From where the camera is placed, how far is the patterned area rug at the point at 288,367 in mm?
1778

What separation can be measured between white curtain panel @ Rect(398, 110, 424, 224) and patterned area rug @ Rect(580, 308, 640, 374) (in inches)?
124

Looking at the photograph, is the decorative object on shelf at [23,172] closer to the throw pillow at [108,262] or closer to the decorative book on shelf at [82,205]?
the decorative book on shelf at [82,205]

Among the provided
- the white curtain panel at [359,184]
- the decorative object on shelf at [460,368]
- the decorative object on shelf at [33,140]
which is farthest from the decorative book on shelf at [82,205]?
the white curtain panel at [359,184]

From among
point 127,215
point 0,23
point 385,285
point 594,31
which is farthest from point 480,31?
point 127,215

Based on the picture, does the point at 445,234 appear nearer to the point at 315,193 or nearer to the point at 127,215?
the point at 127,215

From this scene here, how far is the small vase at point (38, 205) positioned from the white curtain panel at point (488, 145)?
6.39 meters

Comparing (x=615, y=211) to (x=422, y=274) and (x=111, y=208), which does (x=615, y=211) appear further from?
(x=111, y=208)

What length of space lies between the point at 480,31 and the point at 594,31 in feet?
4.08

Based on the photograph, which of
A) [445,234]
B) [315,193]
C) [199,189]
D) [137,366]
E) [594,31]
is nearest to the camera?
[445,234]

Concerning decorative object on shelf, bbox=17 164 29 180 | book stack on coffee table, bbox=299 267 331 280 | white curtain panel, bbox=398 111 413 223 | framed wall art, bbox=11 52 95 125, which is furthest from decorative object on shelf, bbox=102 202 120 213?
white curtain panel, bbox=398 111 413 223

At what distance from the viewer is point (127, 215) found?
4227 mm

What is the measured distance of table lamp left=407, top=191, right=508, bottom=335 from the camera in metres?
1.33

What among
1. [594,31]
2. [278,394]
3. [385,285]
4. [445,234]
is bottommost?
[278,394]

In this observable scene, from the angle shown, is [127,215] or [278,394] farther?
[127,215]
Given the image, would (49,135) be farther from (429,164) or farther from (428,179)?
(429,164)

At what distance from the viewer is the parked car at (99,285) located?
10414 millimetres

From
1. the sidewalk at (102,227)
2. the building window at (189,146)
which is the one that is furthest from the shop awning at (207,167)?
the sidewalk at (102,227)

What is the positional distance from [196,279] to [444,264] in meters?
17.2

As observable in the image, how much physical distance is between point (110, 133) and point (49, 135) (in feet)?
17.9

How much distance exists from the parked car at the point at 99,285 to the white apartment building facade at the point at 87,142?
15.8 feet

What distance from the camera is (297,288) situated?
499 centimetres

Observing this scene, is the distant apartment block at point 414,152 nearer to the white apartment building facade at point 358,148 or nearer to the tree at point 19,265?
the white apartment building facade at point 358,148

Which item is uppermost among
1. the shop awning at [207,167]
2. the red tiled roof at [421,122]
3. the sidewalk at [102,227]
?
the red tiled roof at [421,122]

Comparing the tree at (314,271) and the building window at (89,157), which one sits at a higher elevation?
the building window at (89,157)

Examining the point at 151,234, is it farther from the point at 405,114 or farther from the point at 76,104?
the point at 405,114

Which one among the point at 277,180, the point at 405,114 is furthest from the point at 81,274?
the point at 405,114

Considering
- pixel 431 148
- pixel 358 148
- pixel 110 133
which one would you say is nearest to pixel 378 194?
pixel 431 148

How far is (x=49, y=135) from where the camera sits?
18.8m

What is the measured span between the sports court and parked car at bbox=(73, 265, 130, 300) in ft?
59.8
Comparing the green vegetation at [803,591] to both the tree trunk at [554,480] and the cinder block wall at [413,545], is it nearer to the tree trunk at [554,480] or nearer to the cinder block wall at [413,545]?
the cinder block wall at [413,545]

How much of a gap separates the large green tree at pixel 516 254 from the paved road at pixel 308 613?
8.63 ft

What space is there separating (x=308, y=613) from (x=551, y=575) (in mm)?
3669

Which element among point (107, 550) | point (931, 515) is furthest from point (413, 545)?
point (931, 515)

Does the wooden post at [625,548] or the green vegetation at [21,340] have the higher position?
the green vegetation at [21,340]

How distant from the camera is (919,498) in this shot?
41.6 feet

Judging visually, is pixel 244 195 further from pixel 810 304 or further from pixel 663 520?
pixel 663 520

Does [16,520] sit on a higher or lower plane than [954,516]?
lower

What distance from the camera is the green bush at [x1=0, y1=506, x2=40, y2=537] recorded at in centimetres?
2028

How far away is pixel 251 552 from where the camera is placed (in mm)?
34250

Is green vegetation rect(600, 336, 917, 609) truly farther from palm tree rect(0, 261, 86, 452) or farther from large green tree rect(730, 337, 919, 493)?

::::::

**Do this:** Reproduce every one of the records above word for word, keeping each line unchanged and in its original order.

**Full output:**
From where the camera is placed, how far is the patterned area rug at the point at 288,367 in mm?
1778

What separation can be measured between white curtain panel @ Rect(398, 110, 424, 224) and patterned area rug @ Rect(580, 308, 640, 374) (in inches)?
124

Looking at the photograph, is the decorative object on shelf at [23,172] closer to the throw pillow at [108,262] or closer to the decorative book on shelf at [82,205]?
the decorative book on shelf at [82,205]

Among the provided
- the white curtain panel at [359,184]
- the decorative object on shelf at [460,368]
- the decorative object on shelf at [33,140]
which is farthest from the decorative book on shelf at [82,205]?
the white curtain panel at [359,184]

From among
point 127,215
point 0,23
point 385,285
point 594,31
which is farthest from point 480,31?
point 127,215

Based on the picture, does the point at 445,234 appear nearer to the point at 315,193 or nearer to the point at 127,215?
the point at 127,215

From this scene here, how far is the small vase at point (38, 205) positioned from the white curtain panel at point (488, 145)?
6.39 meters

Comparing (x=615, y=211) to (x=422, y=274) and (x=111, y=208), which does (x=615, y=211) appear further from?
(x=111, y=208)

What length of space lies between the point at 480,31 and the point at 594,31 in feet?
4.08

Based on the photograph, which of
A) [445,234]
B) [315,193]
C) [199,189]
D) [137,366]
E) [594,31]
is nearest to the camera?
[445,234]

Concerning decorative object on shelf, bbox=17 164 29 180 | book stack on coffee table, bbox=299 267 331 280 | white curtain panel, bbox=398 111 413 223 | framed wall art, bbox=11 52 95 125, which is furthest from decorative object on shelf, bbox=102 202 120 213?
white curtain panel, bbox=398 111 413 223

At what distance from the viewer is point (127, 215) found?
4227 mm

What is the measured distance of table lamp left=407, top=191, right=508, bottom=335 from the camera in metres?
1.33

What among
1. [594,31]
2. [278,394]
3. [385,285]
4. [445,234]
is bottommost?
[278,394]

In this observable scene, from the angle shown, is [127,215] or [278,394] farther?
[127,215]
Given the image, would (49,135) be farther from (429,164) or farther from (428,179)?
(429,164)

At what distance from the viewer is the parked car at (99,285) located?
10414 millimetres

From
1. the sidewalk at (102,227)
2. the building window at (189,146)
which is the one that is furthest from the shop awning at (207,167)?
the sidewalk at (102,227)

What is the positional distance from [196,279] to [444,264] in meters?
17.2

As observable in the image, how much physical distance is between point (110, 133) and point (49, 135) (in feet)?
17.9

How much distance exists from the parked car at the point at 99,285 to the white apartment building facade at the point at 87,142?
15.8 feet

What distance from the camera is (297,288) situated?
499 centimetres

Observing this scene, is the distant apartment block at point 414,152 nearer to the white apartment building facade at point 358,148 or nearer to the tree at point 19,265?
the white apartment building facade at point 358,148

Which item is uppermost among
1. the shop awning at [207,167]
2. the red tiled roof at [421,122]
3. the sidewalk at [102,227]
?
the red tiled roof at [421,122]

Comparing the tree at (314,271) and the building window at (89,157), which one sits at a higher elevation?
the building window at (89,157)

Examining the point at 151,234, is it farther from the point at 405,114 or farther from the point at 76,104?
the point at 405,114

Which one among the point at 277,180, the point at 405,114 is furthest from the point at 81,274?
the point at 405,114

Considering
- pixel 431 148
- pixel 358 148
- pixel 110 133
which one would you say is nearest to pixel 378 194?
pixel 431 148

How far is (x=49, y=135) from where the camera sits?
18.8m

What is the measured span between the sports court and parked car at bbox=(73, 265, 130, 300) in ft?
59.8
Comparing the green vegetation at [803,591] to both the tree trunk at [554,480] and the cinder block wall at [413,545], is it nearer to the tree trunk at [554,480] or nearer to the cinder block wall at [413,545]?
the cinder block wall at [413,545]

How much of a gap separates the large green tree at pixel 516 254 from the paved road at pixel 308 613?
8.63 ft

What space is there separating (x=308, y=613) from (x=551, y=575) (in mm)?
3669

Which element among point (107, 550) | point (931, 515) is furthest from point (413, 545)?
point (931, 515)

Does the wooden post at [625,548] or the green vegetation at [21,340] have the higher position?
the green vegetation at [21,340]

How distant from the camera is (919,498) in this shot?
41.6 feet

Judging visually, is pixel 244 195 further from pixel 810 304 or further from pixel 663 520?
pixel 663 520

Does [16,520] sit on a higher or lower plane than [954,516]?
lower

What distance from the camera is the green bush at [x1=0, y1=506, x2=40, y2=537] recorded at in centimetres?
2028

How far away is pixel 251 552 from where the camera is placed (in mm)?
34250

Is green vegetation rect(600, 336, 917, 609) truly farther from palm tree rect(0, 261, 86, 452) or farther from large green tree rect(730, 337, 919, 493)?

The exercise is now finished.